> [AIM OF THE EXERCISE] Filter the rows below, copying every line that contains the string "meters".

[Spatial question entries]
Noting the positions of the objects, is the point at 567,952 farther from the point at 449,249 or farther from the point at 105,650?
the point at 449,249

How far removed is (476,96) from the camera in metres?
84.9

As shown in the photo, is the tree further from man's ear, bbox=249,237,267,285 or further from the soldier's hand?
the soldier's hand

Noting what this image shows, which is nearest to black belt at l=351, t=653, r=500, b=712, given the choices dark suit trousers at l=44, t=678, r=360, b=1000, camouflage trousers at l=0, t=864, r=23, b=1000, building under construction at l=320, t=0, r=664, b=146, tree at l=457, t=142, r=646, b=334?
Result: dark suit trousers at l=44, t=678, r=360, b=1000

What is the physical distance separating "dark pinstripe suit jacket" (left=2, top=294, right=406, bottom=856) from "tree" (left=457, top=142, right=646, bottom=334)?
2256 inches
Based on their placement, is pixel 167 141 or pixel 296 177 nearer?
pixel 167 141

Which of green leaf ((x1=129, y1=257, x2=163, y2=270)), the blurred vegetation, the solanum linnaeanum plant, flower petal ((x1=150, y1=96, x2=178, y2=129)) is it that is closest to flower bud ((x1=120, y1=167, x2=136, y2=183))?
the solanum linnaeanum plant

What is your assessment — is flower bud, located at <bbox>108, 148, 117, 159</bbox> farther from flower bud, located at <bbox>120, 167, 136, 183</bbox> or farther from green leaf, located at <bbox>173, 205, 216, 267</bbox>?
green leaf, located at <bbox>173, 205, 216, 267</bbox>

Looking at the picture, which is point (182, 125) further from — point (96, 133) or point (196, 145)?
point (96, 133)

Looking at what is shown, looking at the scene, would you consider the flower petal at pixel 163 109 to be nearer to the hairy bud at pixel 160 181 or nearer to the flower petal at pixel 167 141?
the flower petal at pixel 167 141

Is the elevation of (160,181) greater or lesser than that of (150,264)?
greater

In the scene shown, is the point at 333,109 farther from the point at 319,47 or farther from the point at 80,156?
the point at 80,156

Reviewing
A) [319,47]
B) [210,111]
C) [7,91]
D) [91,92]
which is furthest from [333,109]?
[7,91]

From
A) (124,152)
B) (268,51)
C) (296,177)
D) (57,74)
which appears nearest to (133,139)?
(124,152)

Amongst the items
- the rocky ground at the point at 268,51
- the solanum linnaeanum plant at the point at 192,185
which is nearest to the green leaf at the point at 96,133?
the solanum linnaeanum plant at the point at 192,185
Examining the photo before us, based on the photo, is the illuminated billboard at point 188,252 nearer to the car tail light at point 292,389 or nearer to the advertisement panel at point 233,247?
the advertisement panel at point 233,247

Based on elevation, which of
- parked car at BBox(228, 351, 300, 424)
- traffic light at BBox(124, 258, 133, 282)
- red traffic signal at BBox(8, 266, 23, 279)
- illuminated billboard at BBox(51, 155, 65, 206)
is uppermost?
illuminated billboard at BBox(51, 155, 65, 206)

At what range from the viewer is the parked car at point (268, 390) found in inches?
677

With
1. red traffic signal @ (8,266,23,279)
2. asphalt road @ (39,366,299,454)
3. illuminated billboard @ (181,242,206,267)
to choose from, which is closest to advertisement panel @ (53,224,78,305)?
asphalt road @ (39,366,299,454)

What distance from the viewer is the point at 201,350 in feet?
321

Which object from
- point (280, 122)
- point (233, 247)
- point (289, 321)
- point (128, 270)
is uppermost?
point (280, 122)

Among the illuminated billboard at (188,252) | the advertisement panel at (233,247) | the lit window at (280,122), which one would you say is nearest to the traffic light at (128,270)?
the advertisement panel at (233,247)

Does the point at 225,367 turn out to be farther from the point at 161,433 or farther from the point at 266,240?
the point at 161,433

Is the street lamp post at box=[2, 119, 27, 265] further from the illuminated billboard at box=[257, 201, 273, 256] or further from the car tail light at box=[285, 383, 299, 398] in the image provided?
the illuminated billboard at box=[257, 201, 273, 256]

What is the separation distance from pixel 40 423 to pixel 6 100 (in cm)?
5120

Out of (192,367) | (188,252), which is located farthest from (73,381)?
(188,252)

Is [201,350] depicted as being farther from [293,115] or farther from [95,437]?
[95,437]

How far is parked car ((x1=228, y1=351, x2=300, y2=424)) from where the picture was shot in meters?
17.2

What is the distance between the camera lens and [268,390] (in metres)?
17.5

---

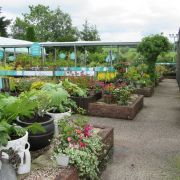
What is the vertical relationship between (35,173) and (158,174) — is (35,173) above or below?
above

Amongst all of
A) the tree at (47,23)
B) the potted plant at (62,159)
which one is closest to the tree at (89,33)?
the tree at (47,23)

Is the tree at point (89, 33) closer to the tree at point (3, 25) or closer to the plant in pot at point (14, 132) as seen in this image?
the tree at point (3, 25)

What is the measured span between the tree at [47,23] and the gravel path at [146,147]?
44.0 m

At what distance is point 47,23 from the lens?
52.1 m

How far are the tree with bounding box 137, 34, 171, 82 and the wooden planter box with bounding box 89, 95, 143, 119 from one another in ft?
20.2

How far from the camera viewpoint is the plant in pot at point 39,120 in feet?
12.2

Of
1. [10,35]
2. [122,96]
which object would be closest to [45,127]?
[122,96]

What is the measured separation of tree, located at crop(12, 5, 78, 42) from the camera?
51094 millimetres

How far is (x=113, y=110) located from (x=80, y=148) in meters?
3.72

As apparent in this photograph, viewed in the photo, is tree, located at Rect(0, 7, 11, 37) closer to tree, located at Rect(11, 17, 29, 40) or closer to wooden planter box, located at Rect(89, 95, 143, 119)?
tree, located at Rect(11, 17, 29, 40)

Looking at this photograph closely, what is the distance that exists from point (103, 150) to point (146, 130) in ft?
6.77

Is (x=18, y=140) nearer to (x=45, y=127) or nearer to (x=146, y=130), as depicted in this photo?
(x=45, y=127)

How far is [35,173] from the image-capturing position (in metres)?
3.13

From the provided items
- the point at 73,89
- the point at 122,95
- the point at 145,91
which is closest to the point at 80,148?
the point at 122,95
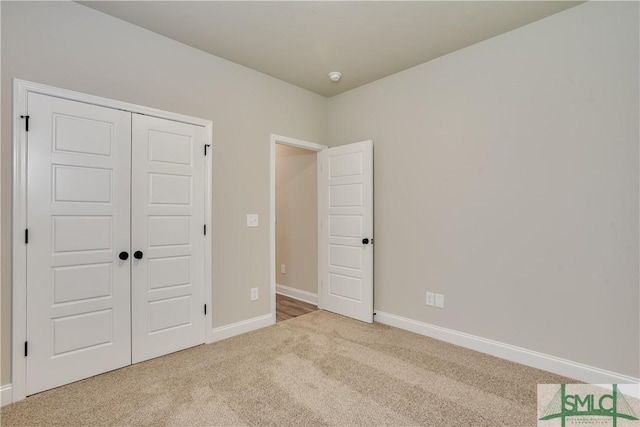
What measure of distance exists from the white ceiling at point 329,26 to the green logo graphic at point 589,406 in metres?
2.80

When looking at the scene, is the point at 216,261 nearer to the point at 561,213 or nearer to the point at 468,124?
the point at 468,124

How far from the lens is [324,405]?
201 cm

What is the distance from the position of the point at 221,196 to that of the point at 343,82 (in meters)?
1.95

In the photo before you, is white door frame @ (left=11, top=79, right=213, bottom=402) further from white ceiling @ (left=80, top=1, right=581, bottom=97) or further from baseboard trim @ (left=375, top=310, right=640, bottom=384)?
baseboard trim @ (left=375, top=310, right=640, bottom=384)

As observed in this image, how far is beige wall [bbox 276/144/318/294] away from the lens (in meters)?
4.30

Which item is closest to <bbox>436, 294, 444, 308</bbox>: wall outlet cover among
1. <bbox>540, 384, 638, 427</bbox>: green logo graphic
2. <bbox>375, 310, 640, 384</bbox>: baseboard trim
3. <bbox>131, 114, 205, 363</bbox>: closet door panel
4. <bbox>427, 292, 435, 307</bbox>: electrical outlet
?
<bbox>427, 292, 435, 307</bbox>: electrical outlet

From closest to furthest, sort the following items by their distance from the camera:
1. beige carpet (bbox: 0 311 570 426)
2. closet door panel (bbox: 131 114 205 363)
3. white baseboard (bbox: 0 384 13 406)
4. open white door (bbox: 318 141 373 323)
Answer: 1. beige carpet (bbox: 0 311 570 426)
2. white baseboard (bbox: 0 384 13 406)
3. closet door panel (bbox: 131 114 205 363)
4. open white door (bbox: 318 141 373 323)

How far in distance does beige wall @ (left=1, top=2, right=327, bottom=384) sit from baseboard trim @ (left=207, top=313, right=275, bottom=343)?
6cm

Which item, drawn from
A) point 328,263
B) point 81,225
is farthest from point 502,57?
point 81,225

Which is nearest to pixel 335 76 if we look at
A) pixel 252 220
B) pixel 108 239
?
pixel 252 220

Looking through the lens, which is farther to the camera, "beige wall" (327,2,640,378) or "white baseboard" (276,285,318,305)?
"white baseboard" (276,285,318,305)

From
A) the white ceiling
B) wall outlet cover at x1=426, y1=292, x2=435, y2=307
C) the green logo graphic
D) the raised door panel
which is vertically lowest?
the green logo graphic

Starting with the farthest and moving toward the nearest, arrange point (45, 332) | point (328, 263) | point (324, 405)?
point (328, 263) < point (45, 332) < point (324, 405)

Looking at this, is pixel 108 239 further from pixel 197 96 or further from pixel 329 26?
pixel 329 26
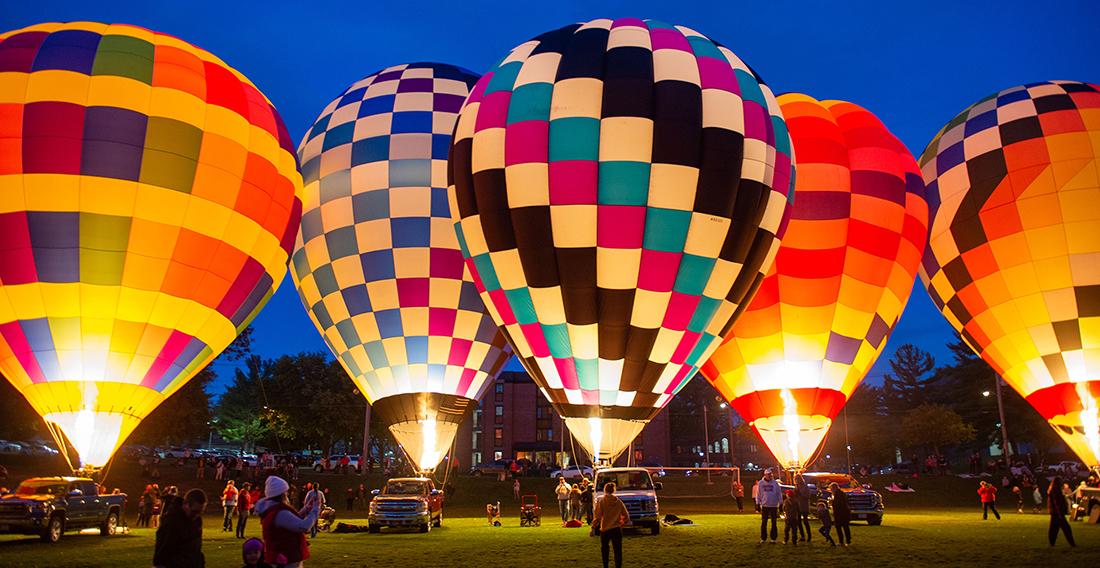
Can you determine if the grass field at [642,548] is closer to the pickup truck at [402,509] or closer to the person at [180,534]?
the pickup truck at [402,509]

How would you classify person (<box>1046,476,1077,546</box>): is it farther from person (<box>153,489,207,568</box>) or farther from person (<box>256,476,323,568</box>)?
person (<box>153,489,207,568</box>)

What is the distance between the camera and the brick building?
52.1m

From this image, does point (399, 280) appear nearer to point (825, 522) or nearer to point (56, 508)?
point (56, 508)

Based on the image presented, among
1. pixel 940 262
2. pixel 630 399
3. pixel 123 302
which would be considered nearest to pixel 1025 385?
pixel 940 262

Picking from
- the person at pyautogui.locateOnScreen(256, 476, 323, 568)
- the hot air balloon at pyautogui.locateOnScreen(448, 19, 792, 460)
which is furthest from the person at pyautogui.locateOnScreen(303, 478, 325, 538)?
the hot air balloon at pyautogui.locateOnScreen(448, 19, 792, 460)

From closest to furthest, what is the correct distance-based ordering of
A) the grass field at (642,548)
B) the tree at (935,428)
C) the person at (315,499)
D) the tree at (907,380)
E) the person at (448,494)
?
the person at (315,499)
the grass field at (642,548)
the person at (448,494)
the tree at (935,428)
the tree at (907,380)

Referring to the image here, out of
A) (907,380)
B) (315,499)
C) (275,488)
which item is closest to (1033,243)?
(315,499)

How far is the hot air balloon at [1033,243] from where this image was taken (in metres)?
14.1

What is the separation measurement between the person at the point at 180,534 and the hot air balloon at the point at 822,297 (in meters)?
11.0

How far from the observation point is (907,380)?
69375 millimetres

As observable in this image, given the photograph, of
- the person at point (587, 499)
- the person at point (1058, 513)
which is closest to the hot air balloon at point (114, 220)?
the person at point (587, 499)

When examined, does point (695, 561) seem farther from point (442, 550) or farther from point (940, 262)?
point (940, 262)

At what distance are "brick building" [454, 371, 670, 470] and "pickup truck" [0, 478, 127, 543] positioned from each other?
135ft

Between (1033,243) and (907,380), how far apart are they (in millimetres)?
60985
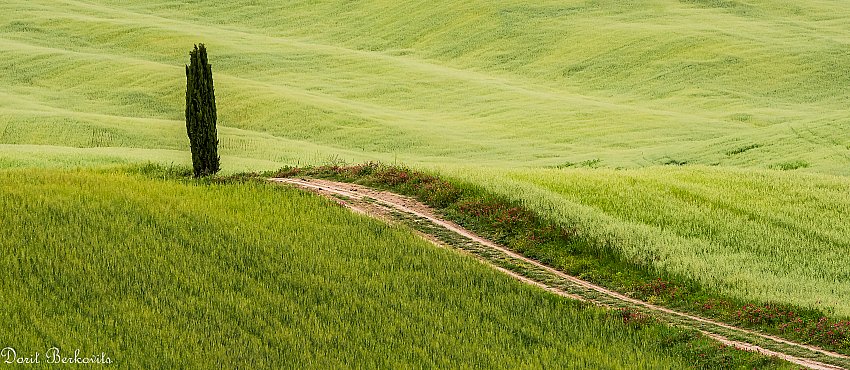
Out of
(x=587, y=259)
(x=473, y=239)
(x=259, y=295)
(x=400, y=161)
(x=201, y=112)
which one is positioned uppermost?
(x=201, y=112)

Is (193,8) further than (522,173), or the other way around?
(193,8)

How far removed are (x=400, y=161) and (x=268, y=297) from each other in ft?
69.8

==

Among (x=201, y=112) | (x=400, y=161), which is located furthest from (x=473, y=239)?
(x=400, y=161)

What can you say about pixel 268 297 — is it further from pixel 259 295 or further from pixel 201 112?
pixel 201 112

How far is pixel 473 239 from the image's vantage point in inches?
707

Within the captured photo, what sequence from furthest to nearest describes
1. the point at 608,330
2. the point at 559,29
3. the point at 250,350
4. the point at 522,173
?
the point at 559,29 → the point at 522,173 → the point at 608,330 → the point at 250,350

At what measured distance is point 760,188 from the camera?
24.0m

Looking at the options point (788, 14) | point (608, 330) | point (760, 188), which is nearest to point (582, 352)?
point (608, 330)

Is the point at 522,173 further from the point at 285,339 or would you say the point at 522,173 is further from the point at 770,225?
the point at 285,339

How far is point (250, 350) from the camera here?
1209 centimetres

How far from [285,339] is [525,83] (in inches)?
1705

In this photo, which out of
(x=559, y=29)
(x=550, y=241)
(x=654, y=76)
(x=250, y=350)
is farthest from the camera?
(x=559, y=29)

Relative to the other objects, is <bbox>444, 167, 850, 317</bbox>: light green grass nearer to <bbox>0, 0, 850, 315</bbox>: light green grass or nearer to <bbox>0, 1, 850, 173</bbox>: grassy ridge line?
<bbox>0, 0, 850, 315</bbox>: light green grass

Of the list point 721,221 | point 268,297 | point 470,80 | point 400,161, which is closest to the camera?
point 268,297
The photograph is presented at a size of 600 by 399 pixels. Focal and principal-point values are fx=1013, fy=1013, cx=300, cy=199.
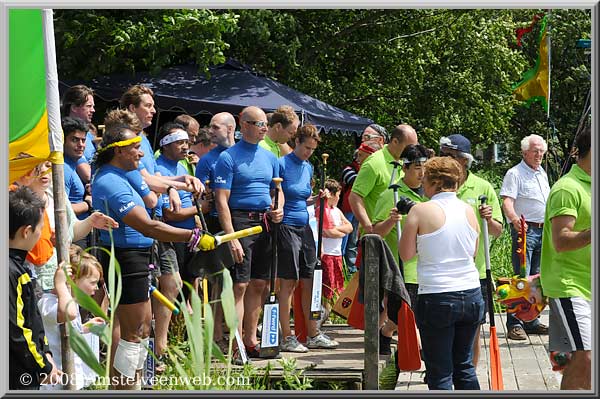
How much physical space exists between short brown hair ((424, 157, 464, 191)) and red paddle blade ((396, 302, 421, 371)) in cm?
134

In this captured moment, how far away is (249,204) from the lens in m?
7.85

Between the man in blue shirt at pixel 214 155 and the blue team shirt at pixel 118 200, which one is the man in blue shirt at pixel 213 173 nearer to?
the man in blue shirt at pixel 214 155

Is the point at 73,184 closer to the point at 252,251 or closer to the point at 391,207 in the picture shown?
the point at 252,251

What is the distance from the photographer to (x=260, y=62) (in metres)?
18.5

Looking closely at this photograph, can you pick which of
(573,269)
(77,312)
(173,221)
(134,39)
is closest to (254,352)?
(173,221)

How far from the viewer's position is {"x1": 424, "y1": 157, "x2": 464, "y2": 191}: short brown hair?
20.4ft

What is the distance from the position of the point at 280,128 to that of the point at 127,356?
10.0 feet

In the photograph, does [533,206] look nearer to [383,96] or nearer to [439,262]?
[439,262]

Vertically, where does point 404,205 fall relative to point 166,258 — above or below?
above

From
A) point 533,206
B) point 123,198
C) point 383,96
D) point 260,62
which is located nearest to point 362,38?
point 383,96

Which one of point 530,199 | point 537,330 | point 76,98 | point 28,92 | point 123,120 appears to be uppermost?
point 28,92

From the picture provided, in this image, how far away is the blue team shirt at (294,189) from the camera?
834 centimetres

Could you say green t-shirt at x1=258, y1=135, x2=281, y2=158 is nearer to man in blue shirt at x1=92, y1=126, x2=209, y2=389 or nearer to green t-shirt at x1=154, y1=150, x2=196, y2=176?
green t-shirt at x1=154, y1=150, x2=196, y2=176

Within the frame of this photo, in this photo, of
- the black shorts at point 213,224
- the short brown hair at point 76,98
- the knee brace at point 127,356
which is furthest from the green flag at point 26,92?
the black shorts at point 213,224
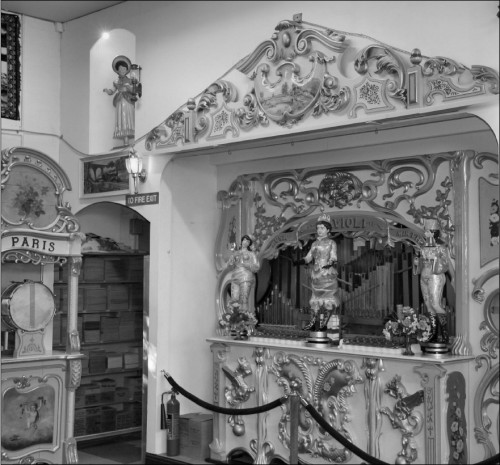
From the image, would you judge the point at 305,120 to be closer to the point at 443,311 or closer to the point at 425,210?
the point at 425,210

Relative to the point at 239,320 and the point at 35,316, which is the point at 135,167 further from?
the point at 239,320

> [ANSWER IN FULL]
How far is parked car ((x1=228, y1=351, x2=300, y2=424)) from where the picture was shot in meters?
How far is (x=113, y=110) located from (x=80, y=148) in meters?
What is the distance from the position of the point at 221,196 to that of the point at 343,82 (in meters)?
As observed in this image, how far is beige wall [bbox 276/144/318/294] away from the lens (in meters)?
What is the separation measurement between the person at the point at 180,534 and the hot air balloon at the point at 822,297 (in meters)?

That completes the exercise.